Terumo developing in-house DES. We note in Terumo’s “The New Mid-Term Plan (FY2013 – FY2016)” dated May 2013 that a new Drug Eluting Stent (DES) was introduced in its product pipelines. Based on our checks, a clinical trial has been initiated by Terumo for a new DES named “Discovery123/TCD-10023”, which is expected to be completed in 2014. We believe that this could be the same DES mentioned in Terumo’s plans. We suspect that this is intended to eventually replace the Nobori DES once the licensing agreement with Biosensors expires in 2016. We believe that Biosensors had foreseen this and this could be the part of the reason why it is building up its own sales team in Japan. Licensing income from Terumo accounts for ~15% of FY3/14F revenue but ~45% of net profit. Our TP has been substantially lower than consensus as we valued licensing based on DCF only until 2016.
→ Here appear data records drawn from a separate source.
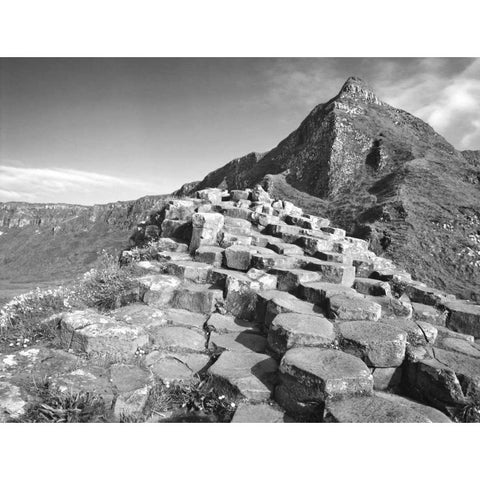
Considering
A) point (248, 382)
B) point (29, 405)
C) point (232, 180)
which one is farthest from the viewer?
point (232, 180)

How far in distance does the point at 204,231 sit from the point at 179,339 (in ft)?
11.7

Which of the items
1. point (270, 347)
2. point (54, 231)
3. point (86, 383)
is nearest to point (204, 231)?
point (270, 347)

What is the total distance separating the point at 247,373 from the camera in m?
3.50

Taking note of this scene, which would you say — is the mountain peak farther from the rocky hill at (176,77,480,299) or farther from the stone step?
the stone step

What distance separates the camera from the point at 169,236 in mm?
8789

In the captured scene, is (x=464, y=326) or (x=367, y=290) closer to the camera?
(x=464, y=326)

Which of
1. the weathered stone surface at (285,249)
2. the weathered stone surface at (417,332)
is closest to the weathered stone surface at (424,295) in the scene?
the weathered stone surface at (417,332)

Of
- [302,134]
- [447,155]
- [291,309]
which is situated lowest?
[291,309]

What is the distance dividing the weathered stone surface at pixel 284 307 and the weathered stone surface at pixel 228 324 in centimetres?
29

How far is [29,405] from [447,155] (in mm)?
29208

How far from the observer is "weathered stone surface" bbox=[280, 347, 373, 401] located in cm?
298

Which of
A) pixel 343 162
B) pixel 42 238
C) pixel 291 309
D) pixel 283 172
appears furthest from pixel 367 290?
pixel 42 238

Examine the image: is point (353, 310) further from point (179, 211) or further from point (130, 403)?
point (179, 211)

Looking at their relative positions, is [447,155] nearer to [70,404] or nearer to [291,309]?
[291,309]
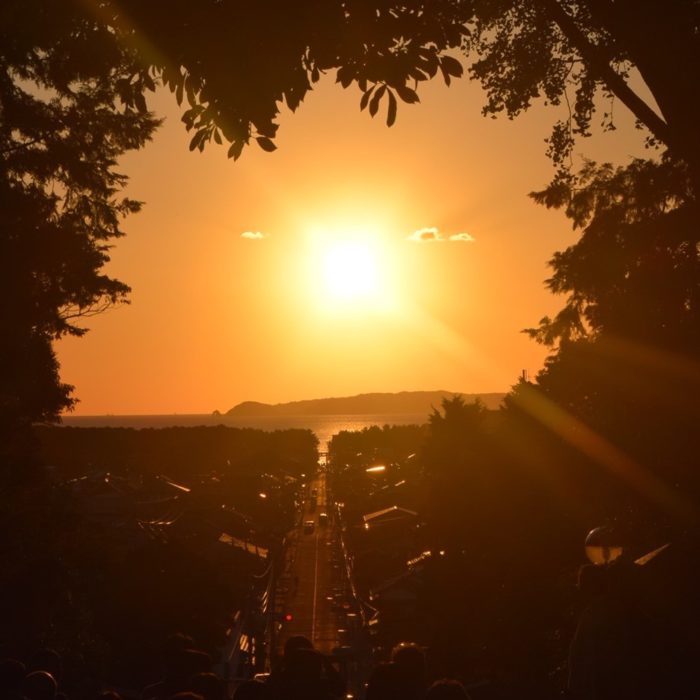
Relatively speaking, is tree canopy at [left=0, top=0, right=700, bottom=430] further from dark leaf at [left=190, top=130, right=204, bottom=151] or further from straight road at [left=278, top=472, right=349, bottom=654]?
straight road at [left=278, top=472, right=349, bottom=654]

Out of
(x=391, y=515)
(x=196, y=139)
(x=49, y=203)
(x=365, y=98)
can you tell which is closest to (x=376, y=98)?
(x=365, y=98)

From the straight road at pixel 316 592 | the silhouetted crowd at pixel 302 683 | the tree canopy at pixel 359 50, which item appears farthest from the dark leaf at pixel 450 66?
the straight road at pixel 316 592

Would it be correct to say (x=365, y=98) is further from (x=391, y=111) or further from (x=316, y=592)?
(x=316, y=592)

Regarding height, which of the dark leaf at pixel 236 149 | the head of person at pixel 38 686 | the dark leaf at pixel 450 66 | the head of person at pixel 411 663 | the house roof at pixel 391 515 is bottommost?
the house roof at pixel 391 515

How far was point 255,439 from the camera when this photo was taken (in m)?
151

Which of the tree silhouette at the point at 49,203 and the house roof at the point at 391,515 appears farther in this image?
the house roof at the point at 391,515

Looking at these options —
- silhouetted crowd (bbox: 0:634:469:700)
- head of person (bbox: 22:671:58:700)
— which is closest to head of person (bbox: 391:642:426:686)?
silhouetted crowd (bbox: 0:634:469:700)

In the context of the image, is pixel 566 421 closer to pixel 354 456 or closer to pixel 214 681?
pixel 214 681

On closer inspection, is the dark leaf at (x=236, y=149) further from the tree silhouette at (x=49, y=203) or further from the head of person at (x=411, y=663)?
the tree silhouette at (x=49, y=203)

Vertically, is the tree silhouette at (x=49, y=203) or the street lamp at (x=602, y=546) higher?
the tree silhouette at (x=49, y=203)

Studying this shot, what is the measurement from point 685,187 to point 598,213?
3583 mm

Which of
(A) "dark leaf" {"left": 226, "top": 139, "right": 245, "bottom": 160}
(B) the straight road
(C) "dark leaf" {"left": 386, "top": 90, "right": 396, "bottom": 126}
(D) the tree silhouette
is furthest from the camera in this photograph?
(B) the straight road

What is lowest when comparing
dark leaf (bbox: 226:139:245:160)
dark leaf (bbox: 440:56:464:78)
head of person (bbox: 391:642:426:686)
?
head of person (bbox: 391:642:426:686)

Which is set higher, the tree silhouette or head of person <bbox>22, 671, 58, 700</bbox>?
the tree silhouette
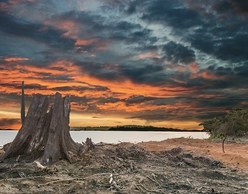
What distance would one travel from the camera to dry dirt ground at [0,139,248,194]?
11250 mm

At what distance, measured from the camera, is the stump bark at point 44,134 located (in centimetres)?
1410

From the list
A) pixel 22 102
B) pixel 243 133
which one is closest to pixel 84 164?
pixel 22 102

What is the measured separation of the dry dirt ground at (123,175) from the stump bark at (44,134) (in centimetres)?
59

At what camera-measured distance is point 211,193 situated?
11648mm

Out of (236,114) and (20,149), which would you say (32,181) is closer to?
(20,149)

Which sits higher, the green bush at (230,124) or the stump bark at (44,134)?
the green bush at (230,124)

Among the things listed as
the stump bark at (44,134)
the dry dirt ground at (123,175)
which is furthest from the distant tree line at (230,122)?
the stump bark at (44,134)

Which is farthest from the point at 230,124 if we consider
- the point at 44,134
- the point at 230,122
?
the point at 44,134

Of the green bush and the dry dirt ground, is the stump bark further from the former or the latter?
the green bush

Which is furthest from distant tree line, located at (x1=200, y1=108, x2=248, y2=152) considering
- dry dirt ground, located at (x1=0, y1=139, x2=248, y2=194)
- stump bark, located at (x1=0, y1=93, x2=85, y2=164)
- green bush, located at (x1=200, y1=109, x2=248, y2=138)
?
stump bark, located at (x1=0, y1=93, x2=85, y2=164)

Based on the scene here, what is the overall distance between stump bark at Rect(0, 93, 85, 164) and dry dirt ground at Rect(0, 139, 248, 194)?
59cm

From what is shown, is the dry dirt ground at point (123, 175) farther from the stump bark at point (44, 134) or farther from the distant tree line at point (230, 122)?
the distant tree line at point (230, 122)

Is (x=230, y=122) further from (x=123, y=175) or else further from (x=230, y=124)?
(x=123, y=175)

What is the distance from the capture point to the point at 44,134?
1466cm
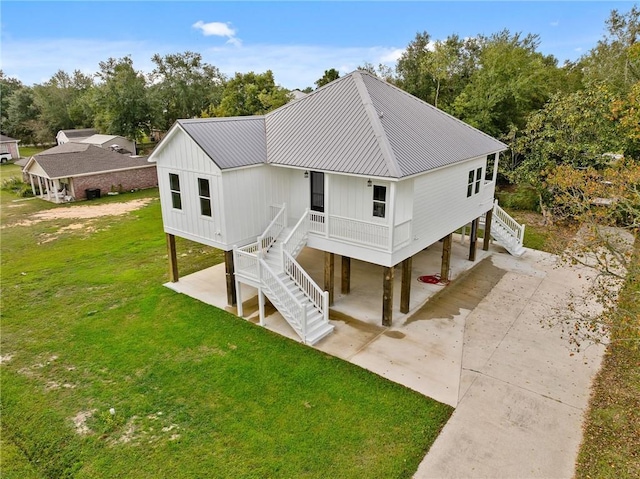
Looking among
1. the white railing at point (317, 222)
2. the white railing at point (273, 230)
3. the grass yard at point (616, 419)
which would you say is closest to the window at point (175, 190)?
the white railing at point (273, 230)

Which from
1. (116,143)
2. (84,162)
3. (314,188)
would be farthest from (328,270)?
(116,143)

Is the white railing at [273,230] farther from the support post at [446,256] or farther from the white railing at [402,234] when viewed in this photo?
the support post at [446,256]

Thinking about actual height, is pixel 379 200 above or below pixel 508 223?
above

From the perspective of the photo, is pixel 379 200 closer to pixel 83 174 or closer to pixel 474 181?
pixel 474 181

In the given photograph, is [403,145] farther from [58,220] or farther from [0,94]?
[0,94]

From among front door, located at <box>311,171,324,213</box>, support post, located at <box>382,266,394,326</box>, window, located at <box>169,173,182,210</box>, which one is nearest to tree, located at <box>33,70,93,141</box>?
window, located at <box>169,173,182,210</box>
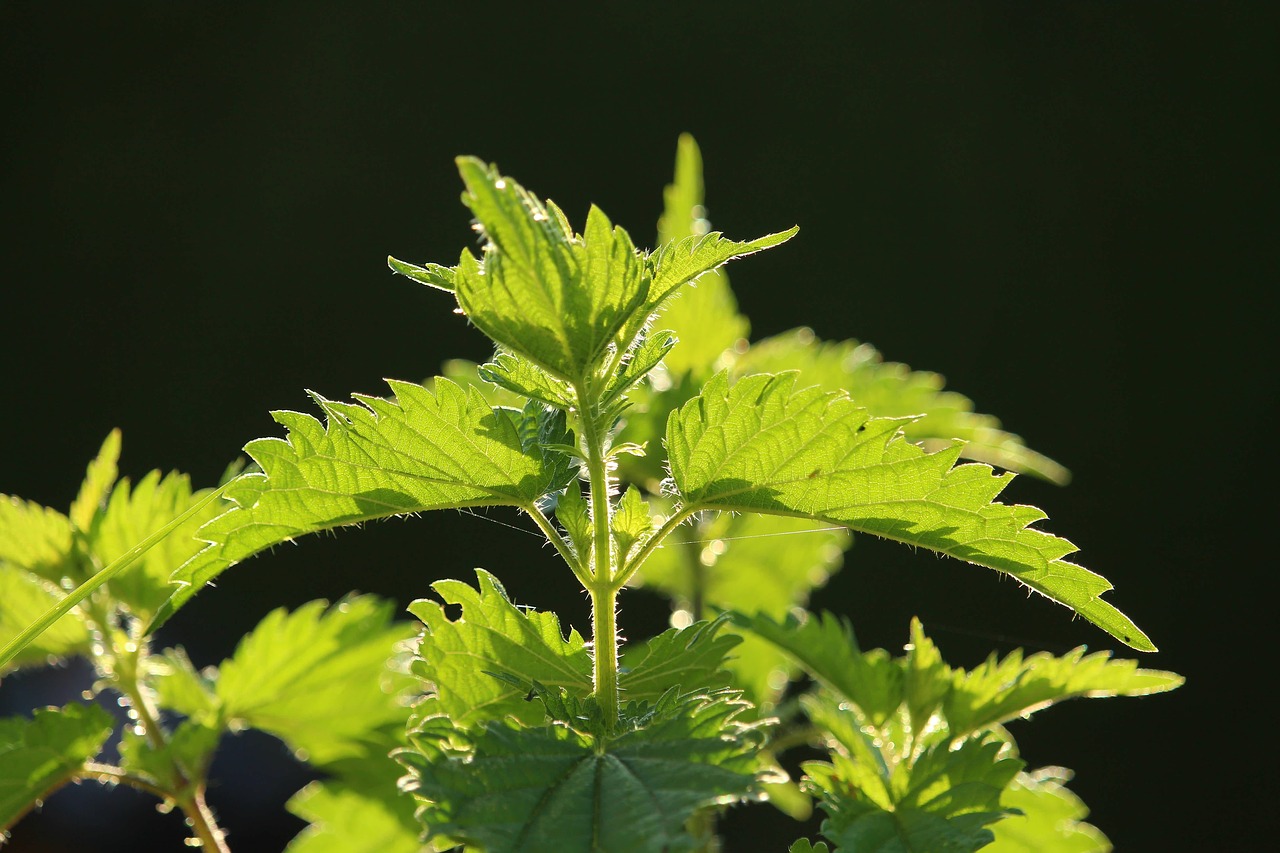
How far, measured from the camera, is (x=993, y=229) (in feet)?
10.5

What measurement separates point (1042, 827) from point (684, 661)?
26 cm

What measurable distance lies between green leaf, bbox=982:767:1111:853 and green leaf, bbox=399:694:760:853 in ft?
0.87

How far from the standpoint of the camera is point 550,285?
0.42 meters

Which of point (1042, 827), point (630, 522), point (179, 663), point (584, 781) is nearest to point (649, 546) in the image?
point (630, 522)

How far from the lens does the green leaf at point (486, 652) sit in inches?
18.1

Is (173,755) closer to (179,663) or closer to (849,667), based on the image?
(179,663)

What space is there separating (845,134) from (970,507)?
118 inches

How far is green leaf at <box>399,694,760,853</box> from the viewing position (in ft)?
1.16

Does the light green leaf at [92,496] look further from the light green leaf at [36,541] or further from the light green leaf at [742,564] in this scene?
the light green leaf at [742,564]

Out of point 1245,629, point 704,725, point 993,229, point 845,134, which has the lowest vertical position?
point 704,725

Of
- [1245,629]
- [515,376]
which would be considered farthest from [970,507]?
[1245,629]

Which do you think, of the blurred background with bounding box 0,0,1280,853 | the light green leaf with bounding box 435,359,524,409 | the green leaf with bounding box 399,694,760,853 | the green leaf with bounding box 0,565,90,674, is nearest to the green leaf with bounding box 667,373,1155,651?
the green leaf with bounding box 399,694,760,853

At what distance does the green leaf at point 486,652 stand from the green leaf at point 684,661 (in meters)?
0.03

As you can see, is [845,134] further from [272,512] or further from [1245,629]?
[272,512]
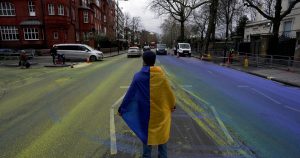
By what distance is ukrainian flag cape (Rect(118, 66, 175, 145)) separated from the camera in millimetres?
3787

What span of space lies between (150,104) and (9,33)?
4403cm

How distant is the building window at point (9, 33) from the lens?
41.2m

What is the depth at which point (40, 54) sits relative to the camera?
38938 mm

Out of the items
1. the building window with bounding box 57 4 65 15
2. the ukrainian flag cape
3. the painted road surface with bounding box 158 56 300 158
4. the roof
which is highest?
the building window with bounding box 57 4 65 15

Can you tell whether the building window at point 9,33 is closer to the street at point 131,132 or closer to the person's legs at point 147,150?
the street at point 131,132

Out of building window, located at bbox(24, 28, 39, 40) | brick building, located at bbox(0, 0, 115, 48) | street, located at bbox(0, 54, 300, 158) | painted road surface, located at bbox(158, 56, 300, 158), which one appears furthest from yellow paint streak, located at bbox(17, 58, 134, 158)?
building window, located at bbox(24, 28, 39, 40)

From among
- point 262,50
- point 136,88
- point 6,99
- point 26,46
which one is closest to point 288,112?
point 136,88

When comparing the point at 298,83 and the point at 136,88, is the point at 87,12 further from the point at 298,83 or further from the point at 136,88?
the point at 136,88

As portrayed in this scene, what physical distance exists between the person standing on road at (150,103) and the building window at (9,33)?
142 ft

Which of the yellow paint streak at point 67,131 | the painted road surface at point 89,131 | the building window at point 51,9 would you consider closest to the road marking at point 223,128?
the painted road surface at point 89,131

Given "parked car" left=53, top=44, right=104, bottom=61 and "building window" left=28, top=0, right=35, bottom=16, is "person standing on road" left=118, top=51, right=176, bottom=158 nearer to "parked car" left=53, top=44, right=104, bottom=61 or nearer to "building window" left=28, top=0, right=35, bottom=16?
"parked car" left=53, top=44, right=104, bottom=61

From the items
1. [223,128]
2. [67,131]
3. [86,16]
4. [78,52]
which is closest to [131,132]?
[67,131]

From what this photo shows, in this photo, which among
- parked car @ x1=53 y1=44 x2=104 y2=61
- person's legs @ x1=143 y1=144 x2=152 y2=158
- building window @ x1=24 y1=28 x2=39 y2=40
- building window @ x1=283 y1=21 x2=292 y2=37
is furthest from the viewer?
building window @ x1=24 y1=28 x2=39 y2=40

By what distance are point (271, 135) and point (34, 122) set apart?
5531 mm
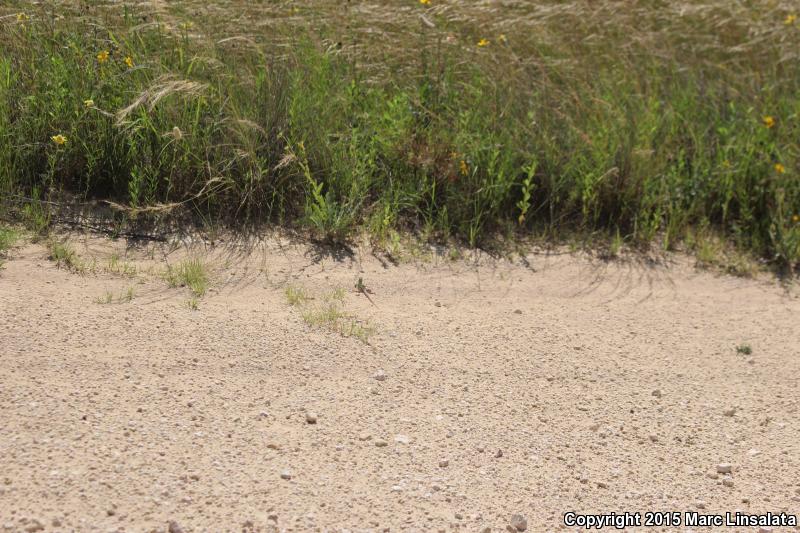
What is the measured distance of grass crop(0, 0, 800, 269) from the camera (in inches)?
200

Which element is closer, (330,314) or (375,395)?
(375,395)

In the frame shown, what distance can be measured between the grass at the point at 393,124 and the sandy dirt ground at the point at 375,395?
16.9 inches

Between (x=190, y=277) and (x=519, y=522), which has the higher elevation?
(x=190, y=277)

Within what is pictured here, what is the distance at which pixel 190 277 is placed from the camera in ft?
14.8

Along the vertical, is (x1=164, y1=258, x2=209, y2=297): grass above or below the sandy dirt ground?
above

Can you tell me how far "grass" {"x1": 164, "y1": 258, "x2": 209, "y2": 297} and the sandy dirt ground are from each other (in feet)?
0.15

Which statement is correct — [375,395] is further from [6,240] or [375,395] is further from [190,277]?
[6,240]

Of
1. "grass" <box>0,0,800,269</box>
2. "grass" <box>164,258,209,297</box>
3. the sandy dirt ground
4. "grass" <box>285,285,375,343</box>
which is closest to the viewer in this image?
the sandy dirt ground

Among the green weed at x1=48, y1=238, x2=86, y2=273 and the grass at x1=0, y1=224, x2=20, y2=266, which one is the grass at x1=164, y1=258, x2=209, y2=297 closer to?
the green weed at x1=48, y1=238, x2=86, y2=273

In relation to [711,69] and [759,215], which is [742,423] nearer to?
[759,215]

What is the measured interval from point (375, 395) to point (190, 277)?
120 centimetres

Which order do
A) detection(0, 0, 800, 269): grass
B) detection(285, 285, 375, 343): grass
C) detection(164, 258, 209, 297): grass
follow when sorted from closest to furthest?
detection(285, 285, 375, 343): grass
detection(164, 258, 209, 297): grass
detection(0, 0, 800, 269): grass

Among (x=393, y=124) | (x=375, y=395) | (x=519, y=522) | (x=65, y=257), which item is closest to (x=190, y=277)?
(x=65, y=257)

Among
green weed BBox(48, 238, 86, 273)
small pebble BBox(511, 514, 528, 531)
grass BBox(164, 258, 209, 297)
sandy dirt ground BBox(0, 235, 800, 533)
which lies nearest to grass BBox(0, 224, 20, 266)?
sandy dirt ground BBox(0, 235, 800, 533)
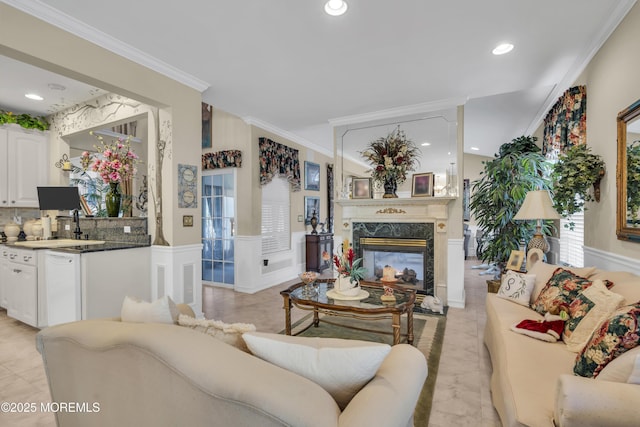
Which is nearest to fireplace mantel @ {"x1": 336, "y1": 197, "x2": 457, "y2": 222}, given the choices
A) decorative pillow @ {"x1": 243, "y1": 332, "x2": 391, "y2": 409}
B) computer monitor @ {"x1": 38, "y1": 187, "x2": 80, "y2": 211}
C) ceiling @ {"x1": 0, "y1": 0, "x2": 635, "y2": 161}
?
ceiling @ {"x1": 0, "y1": 0, "x2": 635, "y2": 161}

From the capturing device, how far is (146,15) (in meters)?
2.24

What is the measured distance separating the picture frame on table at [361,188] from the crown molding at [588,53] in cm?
248

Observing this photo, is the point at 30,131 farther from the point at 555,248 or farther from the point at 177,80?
the point at 555,248

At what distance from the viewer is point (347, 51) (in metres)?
2.79

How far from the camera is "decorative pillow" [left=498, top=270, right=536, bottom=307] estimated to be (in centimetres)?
253

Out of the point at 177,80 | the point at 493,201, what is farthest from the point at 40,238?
the point at 493,201

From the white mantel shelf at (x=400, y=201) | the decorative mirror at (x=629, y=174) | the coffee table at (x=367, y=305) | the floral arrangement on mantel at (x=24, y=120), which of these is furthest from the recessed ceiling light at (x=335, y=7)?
the floral arrangement on mantel at (x=24, y=120)

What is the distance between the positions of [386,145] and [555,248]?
8.72 feet

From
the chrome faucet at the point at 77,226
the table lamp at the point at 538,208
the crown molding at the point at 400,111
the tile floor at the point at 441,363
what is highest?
the crown molding at the point at 400,111

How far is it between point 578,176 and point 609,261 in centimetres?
73

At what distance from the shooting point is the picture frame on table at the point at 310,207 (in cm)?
627

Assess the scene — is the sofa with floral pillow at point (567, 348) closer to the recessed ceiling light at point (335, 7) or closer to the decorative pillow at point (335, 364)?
the decorative pillow at point (335, 364)

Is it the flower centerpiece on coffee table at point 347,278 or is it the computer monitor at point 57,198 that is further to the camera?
the computer monitor at point 57,198

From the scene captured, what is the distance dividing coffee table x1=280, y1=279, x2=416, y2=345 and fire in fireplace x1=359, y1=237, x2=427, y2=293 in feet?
3.96
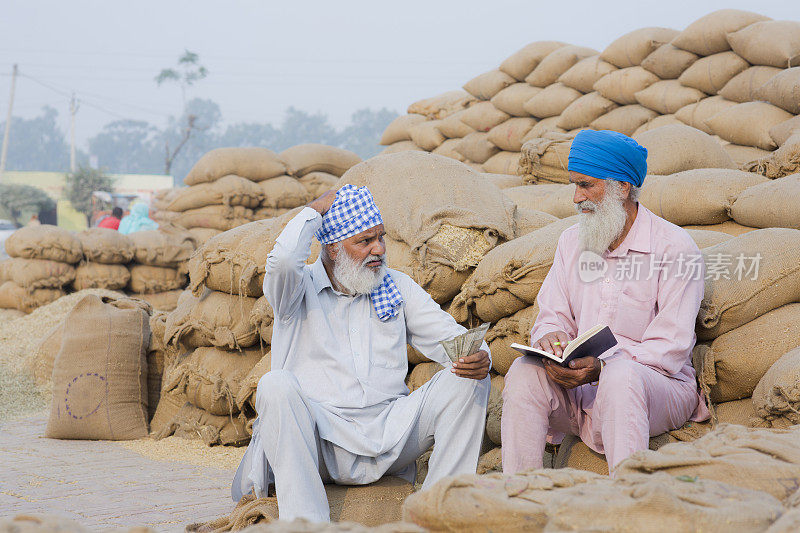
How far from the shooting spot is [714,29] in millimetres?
7008

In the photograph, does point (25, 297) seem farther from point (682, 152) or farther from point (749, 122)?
point (749, 122)

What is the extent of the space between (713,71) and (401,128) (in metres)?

Hard to quantify long term potential. Biosensors has a sound business strategy to transform into a multi-product platform and we recognise the long-term potential that could arise if it is successful. The company has been buying back its shares during the price decline, affirming their confidence. Biosensors still has over USD500m in cash which we believe is mostly earmarked for acquisitions. However, given the difficulties in quantifying the long-term potential and risks from M&As without more clarity, we have been holding back our optimism.

Maintain Hold, await positive catalysts. We think that share price appreciation in the near-term may still be capped despite the price decline due to the mentioned risks. Norges Bank and Atlantis Capital have recently trimmed their positions with the former ceasing to be a substantial shareholder. Maintain Hold, with TP reduced to SGD1.17. We await value accretive M&As as potential catalysts for upgrade.